EXTRACT TO READ:

BEGIN

Campaign targets industry/healthcare professional relationship
Preventing conflicts of interest when healthcare professionals receive funding from the pharmaceutical industry is the subject of a new campaign, which also looks at protecting professional reputation.
The initiative comes from the Ethical Standards in Health and Life Sciences Group (ESHLSG), the 19 members of which include the Royal Pharmaceutical Society, the British Medical Association and the Association of the British Pharmaceutical Industry.
The campaign challenges the continuing unease about the relationship between commercial sponsorship and healthcare professionals and comes just three months after GlaxoSmithKline pleaded guilty to bribing doctors to prescribe its products, in the largest healthcare fraud settlement in US history.
An online survey has been launched today (29 October 2012), marking the first step in the ESHLSG campaign. The survey will be seeking views from the members of the 19 stakeholder organisations of the ESHLSG about the pharmaceutical industry supporting medical education.
Payments should be publicly declared
Findings from the survey will be used to help identify partnerships that have value and should be maintained, and those that should be abolished.
The ESHLSG also wants to look at payments made to healthcare professionals by the pharmaceutical industry. It will be seeking views by the end of the year on its proposal that any payments should be publicly declared in order to improve transparency. The group also plans to consider how sponsored clinical trials can be more transparent.
Catherine Duggan, director of professional development and support at the RPS, said: "It's essential that all health professions work alongside the pharmaceutical industry for the benefit of patient care and public health. The adoption and diffusion of medicines innovation is also essential for our health service to remain world class.
"The RPS is working with the ESHLSG to maximise opportunities and minimise concerns around working together for the collective benefit of patients."
ABPI president Deepak Khanna, who is co-chairman of the ESHLSG, said the industry’s reputation has not always been the best and the ABPI is working to "turn things around".
He said: "This is a challenge, but the work of the ESHLSG is the next step in this process and we are confident that it will help us make significant strides that will ultimately benefit patients."

END

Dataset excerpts

BEGIN

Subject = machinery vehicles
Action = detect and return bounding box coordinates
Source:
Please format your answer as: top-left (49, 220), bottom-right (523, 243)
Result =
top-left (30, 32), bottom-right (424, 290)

END

WHAT YOU SHOULD DO:
Duplicate the part of the news story on the industry–healthcare professional campaign starting at "The initiative comes" and ending at "in US history.".

ANSWER TO THE EXERCISE:
The initiative comes from the Ethical Standards in Health and Life Sciences Group (ESHLSG), the 19 members of which include the Royal Pharmaceutical Society, the British Medical Association and the Association of the British Pharmaceutical Industry.
The campaign challenges the continuing unease about the relationship between commercial sponsorship and healthcare professionals and comes just three months after GlaxoSmithKline pleaded guilty to bribing doctors to prescribe its products, in the largest healthcare fraud settlement in US history.